# Scraping

### Setups and configulations

In [1]:
import os
import sys
import re
import requests
from bs4 import BeautifulSoup
import bibtexparser
import pickle
sys.path.append('../')
import confana as common
#from common import *

### Execute scraping

In [None]:
# configurations
param = common.set_param('https://openaccess.thecvf.com/', 'CVPR', 2014, 2023, 1, 1)

histall = {}
for year in range(param.yearFrom, param.yearTo, param.interval):
    yr = str(year)
    pklfl = 'summary' + yr

    if os.path.exists(pklfl):
        with open(pklfl,'rb') as f:
            authorss,titles,hist,jpauthors, jptitles, numallauthors, numjpauthors, numpapers, numjppaper = pickle.load(f)
            print(f'loading {pklfl}...')
    else:
        conf = param.conf_prefix + yr
        print(conf,'...')
        pu = common.parseUrl(param.site, conf)
        normal, authorss, titles = pu.parseCVF()
        if normal < 0: 
            print('parsing failed...')

        pAT = common.parseATlist(titles, authorss)
        jpauthors, jptitles, numallauthors, numjpauthors, numpapers, numjppaper = pAT.selectJP()
        hist = pAT.makehist(jpauthors,yr)

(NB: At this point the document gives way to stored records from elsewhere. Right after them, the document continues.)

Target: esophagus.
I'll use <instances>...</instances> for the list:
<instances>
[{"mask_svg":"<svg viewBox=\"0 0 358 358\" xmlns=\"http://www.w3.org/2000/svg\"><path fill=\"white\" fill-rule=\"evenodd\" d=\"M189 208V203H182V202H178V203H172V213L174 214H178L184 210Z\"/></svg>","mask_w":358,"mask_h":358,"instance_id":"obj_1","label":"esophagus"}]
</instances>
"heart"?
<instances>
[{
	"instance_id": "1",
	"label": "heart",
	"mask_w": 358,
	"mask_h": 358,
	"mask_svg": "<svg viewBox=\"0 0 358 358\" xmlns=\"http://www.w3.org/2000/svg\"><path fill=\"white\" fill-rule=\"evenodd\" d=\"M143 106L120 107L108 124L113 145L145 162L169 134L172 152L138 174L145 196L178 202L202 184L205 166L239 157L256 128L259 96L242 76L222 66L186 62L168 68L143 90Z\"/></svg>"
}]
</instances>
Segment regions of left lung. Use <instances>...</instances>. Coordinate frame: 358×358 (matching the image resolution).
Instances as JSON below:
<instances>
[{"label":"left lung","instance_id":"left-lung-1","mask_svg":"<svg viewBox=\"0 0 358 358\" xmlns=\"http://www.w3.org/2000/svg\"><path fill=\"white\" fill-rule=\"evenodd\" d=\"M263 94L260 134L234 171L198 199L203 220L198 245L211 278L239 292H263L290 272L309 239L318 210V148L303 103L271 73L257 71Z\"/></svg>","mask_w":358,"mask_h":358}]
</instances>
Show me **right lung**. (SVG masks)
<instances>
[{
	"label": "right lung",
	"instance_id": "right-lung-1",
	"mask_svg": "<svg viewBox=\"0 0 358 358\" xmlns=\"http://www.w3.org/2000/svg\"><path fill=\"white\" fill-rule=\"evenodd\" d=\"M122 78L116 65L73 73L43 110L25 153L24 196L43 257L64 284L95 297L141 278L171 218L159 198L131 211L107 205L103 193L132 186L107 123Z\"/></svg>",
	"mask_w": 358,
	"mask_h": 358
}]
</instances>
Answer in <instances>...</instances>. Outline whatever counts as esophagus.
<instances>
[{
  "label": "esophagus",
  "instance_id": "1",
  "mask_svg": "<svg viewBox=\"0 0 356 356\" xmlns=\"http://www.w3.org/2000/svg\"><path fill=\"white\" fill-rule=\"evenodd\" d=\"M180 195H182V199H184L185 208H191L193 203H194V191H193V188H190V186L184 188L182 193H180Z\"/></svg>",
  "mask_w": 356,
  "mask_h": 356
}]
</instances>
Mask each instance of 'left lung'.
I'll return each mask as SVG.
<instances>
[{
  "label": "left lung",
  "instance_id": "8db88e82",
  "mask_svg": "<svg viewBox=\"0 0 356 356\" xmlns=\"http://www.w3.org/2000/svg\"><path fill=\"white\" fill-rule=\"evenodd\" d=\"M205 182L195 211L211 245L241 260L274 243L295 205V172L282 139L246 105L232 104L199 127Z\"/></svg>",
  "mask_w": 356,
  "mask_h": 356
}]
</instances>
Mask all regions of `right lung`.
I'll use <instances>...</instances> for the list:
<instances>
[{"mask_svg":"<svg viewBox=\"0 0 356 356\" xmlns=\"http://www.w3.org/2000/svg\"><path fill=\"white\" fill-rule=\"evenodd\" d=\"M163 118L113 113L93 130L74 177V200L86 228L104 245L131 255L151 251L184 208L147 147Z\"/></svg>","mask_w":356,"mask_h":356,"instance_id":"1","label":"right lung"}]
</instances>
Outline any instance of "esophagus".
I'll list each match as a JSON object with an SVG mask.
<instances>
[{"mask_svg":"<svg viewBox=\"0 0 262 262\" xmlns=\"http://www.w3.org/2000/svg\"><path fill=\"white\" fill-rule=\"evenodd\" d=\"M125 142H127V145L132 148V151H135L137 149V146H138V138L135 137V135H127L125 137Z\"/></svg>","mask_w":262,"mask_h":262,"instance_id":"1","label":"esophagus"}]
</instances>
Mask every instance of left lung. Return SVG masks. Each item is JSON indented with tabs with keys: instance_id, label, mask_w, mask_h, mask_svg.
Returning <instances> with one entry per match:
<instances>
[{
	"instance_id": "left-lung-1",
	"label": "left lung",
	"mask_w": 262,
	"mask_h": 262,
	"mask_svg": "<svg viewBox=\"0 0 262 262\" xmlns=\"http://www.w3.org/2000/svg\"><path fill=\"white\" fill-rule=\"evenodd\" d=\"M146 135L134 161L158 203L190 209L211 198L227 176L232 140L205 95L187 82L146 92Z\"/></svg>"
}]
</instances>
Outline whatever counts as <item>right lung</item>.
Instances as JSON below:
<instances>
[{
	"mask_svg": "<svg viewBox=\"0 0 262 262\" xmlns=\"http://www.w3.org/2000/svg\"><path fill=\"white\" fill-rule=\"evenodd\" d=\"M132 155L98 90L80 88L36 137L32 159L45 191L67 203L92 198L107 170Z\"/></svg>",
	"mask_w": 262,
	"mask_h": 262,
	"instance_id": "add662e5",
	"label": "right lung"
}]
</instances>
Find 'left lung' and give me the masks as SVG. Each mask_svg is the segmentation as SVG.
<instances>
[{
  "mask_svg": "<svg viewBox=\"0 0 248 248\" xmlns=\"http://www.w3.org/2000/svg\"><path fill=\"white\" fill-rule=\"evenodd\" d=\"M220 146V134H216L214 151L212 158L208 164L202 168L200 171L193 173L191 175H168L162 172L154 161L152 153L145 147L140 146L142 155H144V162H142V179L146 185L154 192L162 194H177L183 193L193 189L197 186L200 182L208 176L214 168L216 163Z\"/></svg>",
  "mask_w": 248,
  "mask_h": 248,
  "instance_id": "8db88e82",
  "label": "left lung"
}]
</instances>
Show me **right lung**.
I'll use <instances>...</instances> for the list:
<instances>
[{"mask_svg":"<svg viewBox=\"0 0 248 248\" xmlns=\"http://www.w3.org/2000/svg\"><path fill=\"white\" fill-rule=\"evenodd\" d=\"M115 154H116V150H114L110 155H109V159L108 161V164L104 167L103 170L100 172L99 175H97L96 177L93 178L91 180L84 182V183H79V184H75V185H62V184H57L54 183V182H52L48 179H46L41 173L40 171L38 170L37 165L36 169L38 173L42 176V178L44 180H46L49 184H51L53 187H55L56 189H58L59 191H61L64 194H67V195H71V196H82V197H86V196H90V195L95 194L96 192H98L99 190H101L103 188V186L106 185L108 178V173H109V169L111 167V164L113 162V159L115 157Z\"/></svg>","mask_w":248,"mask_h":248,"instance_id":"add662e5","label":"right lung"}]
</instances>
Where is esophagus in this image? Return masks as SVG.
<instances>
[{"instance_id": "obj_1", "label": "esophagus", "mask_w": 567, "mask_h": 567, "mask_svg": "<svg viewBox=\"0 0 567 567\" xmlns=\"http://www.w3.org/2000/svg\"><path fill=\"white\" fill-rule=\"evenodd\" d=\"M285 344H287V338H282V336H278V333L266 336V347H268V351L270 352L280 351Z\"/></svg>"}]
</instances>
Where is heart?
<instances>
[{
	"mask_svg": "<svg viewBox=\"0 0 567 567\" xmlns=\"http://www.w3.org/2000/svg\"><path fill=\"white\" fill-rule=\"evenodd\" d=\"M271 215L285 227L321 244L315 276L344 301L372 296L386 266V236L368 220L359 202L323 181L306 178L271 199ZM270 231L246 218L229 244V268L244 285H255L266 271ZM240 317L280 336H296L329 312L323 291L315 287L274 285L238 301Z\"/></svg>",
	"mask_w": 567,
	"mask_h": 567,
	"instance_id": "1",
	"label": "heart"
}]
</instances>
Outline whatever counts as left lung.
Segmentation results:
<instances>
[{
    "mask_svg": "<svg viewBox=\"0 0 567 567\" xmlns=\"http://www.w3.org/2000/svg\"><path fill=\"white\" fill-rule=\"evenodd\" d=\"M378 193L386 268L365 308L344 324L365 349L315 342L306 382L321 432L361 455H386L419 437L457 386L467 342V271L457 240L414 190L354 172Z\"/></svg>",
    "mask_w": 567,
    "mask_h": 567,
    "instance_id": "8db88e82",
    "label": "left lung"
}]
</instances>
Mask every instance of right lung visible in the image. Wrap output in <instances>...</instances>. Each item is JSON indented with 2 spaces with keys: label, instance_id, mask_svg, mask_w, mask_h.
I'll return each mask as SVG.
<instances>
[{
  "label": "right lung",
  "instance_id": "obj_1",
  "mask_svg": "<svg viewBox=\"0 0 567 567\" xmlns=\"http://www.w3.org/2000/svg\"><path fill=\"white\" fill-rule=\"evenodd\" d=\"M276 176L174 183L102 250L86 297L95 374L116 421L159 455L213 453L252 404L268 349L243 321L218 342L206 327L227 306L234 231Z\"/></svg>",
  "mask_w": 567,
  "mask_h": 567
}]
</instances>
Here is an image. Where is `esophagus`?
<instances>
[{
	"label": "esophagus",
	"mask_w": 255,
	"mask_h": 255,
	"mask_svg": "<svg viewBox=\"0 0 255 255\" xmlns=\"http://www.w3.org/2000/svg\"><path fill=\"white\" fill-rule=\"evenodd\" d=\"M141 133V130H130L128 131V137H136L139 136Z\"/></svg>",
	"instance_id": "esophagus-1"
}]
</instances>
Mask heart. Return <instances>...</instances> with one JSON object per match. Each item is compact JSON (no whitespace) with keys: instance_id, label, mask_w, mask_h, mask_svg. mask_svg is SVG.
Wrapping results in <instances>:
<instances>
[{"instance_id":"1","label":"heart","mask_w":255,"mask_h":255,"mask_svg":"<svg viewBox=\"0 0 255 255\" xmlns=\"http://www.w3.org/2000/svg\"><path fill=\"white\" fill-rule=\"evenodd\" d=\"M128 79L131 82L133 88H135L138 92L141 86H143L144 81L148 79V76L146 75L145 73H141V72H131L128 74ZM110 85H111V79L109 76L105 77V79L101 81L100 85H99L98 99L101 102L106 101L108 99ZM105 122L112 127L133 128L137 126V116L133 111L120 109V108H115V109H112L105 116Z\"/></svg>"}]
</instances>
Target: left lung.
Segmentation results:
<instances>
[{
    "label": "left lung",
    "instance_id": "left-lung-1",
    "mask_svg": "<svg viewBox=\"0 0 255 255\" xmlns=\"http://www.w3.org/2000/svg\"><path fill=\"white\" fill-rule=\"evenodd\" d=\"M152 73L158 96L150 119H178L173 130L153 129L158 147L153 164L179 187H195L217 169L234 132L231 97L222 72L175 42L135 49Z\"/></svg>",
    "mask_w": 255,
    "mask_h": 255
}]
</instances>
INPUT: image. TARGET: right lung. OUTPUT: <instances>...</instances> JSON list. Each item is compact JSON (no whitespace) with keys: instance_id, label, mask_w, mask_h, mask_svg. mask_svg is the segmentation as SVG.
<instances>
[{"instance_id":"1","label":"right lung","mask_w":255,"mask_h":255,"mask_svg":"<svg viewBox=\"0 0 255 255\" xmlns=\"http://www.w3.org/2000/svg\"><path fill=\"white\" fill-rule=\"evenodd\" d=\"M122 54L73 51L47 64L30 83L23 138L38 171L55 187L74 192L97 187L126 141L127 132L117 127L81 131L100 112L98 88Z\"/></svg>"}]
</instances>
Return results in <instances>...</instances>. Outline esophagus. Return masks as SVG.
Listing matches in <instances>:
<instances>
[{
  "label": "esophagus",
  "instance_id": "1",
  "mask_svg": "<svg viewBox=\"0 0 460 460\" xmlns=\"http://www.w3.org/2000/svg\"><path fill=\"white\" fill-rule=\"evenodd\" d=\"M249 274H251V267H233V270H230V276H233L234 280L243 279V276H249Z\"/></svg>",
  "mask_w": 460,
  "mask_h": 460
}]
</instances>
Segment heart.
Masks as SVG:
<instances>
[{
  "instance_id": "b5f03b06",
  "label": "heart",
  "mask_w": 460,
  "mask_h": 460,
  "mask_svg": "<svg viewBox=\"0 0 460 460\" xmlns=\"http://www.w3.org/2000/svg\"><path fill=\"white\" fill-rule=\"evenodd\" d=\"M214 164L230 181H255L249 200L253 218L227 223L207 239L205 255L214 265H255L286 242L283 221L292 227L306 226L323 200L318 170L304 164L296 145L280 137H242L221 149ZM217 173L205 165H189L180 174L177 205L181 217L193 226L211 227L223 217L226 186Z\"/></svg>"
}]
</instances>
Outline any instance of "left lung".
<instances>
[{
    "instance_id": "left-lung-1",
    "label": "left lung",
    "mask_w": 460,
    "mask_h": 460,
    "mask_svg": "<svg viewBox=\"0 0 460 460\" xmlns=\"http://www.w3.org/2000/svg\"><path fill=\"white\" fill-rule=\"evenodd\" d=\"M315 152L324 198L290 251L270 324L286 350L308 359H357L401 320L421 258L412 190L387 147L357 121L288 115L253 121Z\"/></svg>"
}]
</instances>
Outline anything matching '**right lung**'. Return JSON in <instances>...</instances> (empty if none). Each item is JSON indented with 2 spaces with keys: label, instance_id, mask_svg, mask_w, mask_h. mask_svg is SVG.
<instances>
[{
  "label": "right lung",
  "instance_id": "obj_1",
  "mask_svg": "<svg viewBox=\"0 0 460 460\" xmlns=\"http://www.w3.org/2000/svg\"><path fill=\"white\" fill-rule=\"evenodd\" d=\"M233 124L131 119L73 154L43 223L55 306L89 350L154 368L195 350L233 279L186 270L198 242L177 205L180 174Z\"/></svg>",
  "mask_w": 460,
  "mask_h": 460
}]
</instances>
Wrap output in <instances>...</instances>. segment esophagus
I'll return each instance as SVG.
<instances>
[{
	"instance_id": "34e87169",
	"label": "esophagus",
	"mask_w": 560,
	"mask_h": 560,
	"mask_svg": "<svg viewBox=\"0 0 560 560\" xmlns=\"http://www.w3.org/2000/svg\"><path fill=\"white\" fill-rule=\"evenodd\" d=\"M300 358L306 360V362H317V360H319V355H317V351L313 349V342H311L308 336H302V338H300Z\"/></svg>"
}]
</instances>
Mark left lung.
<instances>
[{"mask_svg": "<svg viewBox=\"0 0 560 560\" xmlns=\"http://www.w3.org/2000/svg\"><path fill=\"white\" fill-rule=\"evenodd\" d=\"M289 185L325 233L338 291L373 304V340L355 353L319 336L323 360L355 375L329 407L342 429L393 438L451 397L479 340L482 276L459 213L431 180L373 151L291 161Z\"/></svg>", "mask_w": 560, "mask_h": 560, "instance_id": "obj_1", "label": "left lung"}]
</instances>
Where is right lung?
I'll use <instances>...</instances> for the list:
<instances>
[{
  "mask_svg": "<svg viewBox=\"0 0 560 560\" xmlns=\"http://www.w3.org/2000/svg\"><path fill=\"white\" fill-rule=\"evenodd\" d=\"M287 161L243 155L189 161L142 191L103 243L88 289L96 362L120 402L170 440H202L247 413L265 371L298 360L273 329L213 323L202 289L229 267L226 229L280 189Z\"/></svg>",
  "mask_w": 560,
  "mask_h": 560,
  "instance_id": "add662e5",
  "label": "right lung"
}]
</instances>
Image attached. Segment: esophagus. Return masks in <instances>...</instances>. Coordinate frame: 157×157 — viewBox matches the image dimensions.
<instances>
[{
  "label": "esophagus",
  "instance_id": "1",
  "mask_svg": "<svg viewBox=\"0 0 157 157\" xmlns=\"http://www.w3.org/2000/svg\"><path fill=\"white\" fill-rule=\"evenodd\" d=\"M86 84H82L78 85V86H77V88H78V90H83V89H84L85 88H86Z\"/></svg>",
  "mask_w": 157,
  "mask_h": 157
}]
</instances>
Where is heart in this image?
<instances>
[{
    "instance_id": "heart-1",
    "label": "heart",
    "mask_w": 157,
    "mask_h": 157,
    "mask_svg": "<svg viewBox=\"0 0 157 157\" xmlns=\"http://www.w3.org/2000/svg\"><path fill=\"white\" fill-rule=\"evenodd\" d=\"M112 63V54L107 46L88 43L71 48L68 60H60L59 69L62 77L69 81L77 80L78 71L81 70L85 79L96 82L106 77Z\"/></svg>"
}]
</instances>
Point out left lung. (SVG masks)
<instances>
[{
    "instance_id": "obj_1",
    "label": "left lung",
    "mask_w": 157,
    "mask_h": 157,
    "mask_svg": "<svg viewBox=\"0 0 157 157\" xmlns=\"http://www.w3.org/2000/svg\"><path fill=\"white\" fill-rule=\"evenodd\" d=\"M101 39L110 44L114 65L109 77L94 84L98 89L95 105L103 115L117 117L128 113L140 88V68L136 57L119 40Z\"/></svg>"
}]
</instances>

        with open(pklfl, 'wb') as f:
            pickle.dump((authorss,titles,hist,jpauthors, jptitles, numallauthors, numjpauthors, numpapers, numjppaper), f)

    print(f'\t{numjpauthors} Japanese authors out of all {numallauthors} authors')
    print(f'\t{numjppaper} Japanese related papers out of all {numpapers} papers')
    #for ii in range(0,len(jpauthors)):
    #    print(f'{jpauthors[ii]}\t{jptitles[ii]}')
    pAT = common.parseATlist(titles, authorss)
    histall = pAT.mergehist(histall,hist,yr)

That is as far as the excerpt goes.